Selon l'article 243 al.2 CPP, le plaignant a qualité pour recourir "à condition d'être intervenu aux débats". Par intervention aux débats, il faut entendre la comparution, si ce n'est la participation à l'audience publique (voir le titre II du livre 3ème du code de procédure pénale). Or la recourante ne s'est précisément pas présentée devant le tribunal de police, pour les motifs qu'elle indique dans son pourvoi. Si cette absence est due à la violation d'une règle essentielle de procédure (art.242 ch.2 CPP), la recourante doit être admise à s'en plaindre et le pourvoi apparaît ainsi recevable, dans la mesure où il vise une violation du droit d'être entendu. En revanche, si ce grief vient à être rejeté, ceux qui concernent le jugement au fond (erreur de droit éventuelle ou arbitraire dans la constatation des faits) ne peuvent être examinés, la plaignante n'ayant pas qualité pour recourir sur ces points.

2.                                          En procédure pénale neuchâteloise, la qualité de plaignant n'entraîne pas d'obligation procédurale comme telle, mais seulement des droits (art.50 CPP).
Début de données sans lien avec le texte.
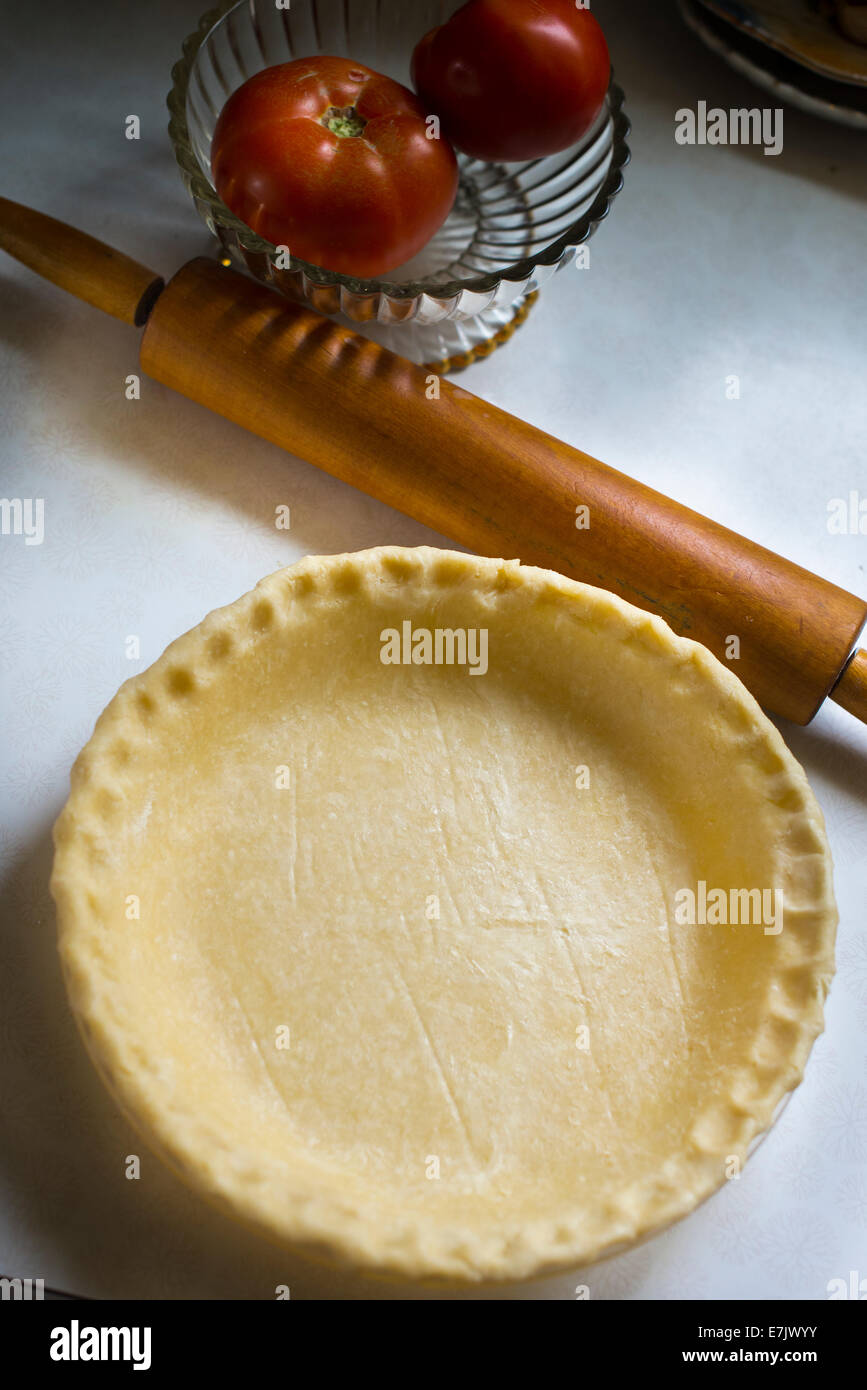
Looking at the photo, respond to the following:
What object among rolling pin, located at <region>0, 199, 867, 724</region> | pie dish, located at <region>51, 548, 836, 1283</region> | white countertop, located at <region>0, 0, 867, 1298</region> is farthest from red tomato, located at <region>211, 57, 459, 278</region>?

En particulier, comme relevé depuis longtemps par la jurisprudence, "à moins qu'il ne soit cité comme témoin, le plaignant n'a jamais l'obligation d'assister aux débats ni de s'y faire représenter" (RJN 4 II 91). Les modifications de la loi n'ont pas touché à ce principe, si ce n'est que le plaignant, partie à la procédure, ne peut pas être entendu comme témoin (Bauer/Cornu, CPPN annoté, N.3 ad art.144 ss) et qu'il doit être entendu "aux fins de renseignements" (art.153a CPP).

Lorsque, selon les explications crédibles de la recourante, le premier juge a fait savoir à son représentant, par l'entremise du greffier, que sa présence n'était "pas indispensable", il n'a donc fait que se conformer à la règle générale précitée. Il est vrai que le prévenu avait lui-même requis une confrontation avec la plaignante et que le juge n'avait pas encore formellement pris position à ce sujet, mais l'option prise, de façon anticipée, de renoncer à une telle confrontation ne lésait pas directement les droits de la plaignante. En particulier, celle-ci ne pouvait nullement déduire d'un tel renseignement que le juge tenait les faits de la prévention pour établis, ce qui aurait constitué une forme caractérisée et inadmissible de préjugé.

Certes, il était discutable de renoncer à un plus ample examen des thèses de l'accusation, même si le premier juge a sans doute voulu, par là, éviter à la plaignante une épreuve qu'il lui croyait pénible. En effet, les rapports de police des 10 juillet et 14 août 2002 ne rendent que très imparfaitement compte des dires de la plaignante et une instruction plus ample aurait vraisemblablement pu répondre à certaines interrogations fondamentales (le prévenu a-t-il effectué un retrait de 500 francs le 15 mai 2002, comme il paraissait l'admettre face à la police mais moins face au juge ? Dans l'affirmative, comment peut-il expliquer que la plaignante l'ait chargé d'un tel retrait, alors qu'elle a été hospitalisée d'urgence le 13 mai, suite à une tentative de suicide ?). On soulignera d'ailleurs que la portée d'une procédure pénale ne se mesure pas nécessairement aux sommes d'argent en jeu. Toutefois, ce relatif manque de curiosité ne se traduit pas par la violation d'une règle essentielle de procédure, en particulier du droit d'être entendu de la plaignante, puisqu'il demeurait possible pour celle-ci de comparaître de son propre gré, voire d'être entendue de façon appropriée ou d'être représentée en justice.

3.                                          Le pourvoi ne peut donc qu'être rejeté, dans la mesure où il est recevable.

Vu l'issue de la cause, la recourante supportera les frais de justice, réduits compte tenu des circonstances, alors que l'équité n'impose pas ici l'allocation de dépens (art.89 al.2 et 254 al.2 CPP).

Par ces motifs, LA COUR DE CASSATION PENALE

1.      Rejette le pourvoi dans la mesure où il est recevable.

2.      Condamne la recourante aux frais de justice, réduits à 220 francs.

3.      Dit qu'il n'y a pas lieu à dépens.